6. Futbol Parasallaşırken, Güzel Ruhunu Yitirmemeli

Platini futbolun ne kadar ticarileşse de, asla güzel ruhunu kaybetmemesi gerektiği görüşünü her platformda  dile getiriyor.  Buna ilişkin gereken önlemleri alacağını ve rekabeti daha adil kılmaya çalışacağını da ifade eden Platini ilk iş olarak, büyük takımlar lehine olan kartelleşmeyi kırabilmek amacıyla daha tabana yaygın bir turnuva formatı arayışı içine de girdi. Nitekim bu bağlamda ilk değişiklik  UEFA Kupası ve Şampiyonlar Ligi'nde oldu. Yeni düzenlemelerle büyük takımların lehine olan haksız rekabet bir şekilde minimize edilmiş olacak ve bu şekilde bu turnuvalara daha çok taraftar, daha çok oyuncu ve daha çok kulüp katılım sağlamış olacak.

UEFA'nın resmi internet sitesinde yapılan açıklamada 2009/10 sezonundan itibaren, Şampiyonlar Ligi'nin grup aşamasına katılacak ülkelerin belirlenmesinde yeni bir yol izlenecek.
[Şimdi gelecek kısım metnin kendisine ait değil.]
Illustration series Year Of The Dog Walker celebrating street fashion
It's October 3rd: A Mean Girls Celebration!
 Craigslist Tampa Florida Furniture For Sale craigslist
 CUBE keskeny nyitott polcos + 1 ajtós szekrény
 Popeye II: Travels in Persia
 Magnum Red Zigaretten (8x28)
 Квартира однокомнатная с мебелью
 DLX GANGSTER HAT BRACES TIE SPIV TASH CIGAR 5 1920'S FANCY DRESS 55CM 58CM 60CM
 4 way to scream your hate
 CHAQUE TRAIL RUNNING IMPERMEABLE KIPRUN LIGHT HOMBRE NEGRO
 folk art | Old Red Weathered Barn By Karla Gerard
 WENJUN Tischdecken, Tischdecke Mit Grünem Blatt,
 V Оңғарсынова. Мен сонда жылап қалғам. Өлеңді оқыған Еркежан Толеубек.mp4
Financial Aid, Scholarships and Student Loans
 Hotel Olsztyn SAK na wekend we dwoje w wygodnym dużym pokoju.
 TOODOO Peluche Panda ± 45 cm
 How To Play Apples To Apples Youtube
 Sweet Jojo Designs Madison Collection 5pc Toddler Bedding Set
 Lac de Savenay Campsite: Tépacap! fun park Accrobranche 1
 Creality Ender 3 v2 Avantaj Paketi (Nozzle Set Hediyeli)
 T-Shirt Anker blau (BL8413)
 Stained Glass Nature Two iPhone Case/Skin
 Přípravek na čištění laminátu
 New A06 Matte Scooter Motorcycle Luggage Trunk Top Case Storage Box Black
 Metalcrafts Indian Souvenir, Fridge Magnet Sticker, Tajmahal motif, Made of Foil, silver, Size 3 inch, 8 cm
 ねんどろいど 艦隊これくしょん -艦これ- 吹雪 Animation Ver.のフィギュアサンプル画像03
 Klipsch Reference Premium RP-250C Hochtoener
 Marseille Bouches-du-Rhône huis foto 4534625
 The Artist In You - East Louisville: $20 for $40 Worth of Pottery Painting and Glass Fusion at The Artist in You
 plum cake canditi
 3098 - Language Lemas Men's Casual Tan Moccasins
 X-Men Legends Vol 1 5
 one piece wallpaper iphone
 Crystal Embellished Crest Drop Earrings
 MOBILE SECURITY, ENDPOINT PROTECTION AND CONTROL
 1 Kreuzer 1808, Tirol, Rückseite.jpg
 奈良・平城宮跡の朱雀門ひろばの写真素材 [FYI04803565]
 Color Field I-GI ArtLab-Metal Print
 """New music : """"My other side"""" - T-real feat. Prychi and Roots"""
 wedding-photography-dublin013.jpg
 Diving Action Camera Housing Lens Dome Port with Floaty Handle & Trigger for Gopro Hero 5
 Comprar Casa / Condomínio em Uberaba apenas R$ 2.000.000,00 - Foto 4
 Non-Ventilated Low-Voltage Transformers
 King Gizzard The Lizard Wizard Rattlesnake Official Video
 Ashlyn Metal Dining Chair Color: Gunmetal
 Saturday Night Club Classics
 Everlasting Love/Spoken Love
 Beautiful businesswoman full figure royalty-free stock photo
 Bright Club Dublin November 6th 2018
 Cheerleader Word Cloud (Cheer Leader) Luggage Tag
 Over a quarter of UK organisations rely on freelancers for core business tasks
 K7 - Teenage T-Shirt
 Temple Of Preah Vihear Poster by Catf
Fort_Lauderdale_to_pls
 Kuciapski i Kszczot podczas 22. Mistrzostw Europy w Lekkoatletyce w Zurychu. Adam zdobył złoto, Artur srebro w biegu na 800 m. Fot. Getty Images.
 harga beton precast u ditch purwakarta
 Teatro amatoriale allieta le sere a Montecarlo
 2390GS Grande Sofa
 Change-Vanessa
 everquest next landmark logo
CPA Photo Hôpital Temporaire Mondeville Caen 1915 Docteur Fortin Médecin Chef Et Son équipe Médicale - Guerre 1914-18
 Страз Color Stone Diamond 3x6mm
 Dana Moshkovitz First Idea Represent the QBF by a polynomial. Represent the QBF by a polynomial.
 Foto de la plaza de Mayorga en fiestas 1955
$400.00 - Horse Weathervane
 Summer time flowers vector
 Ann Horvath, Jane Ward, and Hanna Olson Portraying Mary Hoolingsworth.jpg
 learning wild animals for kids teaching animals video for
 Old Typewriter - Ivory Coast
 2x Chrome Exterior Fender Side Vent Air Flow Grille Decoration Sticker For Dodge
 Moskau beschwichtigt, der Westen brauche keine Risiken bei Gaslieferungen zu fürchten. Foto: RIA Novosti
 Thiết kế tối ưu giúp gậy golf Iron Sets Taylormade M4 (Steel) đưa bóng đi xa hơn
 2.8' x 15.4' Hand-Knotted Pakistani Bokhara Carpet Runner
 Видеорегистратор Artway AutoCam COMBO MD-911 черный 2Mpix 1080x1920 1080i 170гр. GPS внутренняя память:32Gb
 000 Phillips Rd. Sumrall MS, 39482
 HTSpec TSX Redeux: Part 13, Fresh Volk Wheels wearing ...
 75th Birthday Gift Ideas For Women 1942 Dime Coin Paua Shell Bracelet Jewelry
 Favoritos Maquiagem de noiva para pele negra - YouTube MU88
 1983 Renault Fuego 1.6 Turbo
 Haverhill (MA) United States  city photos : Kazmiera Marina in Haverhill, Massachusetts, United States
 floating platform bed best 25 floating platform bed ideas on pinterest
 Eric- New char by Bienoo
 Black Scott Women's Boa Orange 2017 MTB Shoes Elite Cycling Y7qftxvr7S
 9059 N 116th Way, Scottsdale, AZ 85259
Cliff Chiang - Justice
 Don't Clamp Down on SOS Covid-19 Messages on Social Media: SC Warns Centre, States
Buna göre, 32 takımlı grup aşamasına, UEFA sıralamasında ilk 12 sırayı alan ülkelerden 22 takım direkt olarak katılma hakkına sahip olacak.  Kalan 10 takım ise ikili eleme sistemi sonunda grup aşamasına yükselecek.

2009/10 sezonundan itibaren UEFA Avrupa Ligi adını alacak olan UEFA Kupası'nda kulüpler  deplasmanlı lig usulüne göre mücadele edecekler. Eski statüye göre grup maçlarında A takımının B takımıyla sadece 1 kez karşılaştığı kupada, bundan böyle her takım kendi sahasında ağırladığı takıma ayrıca konuk olacak.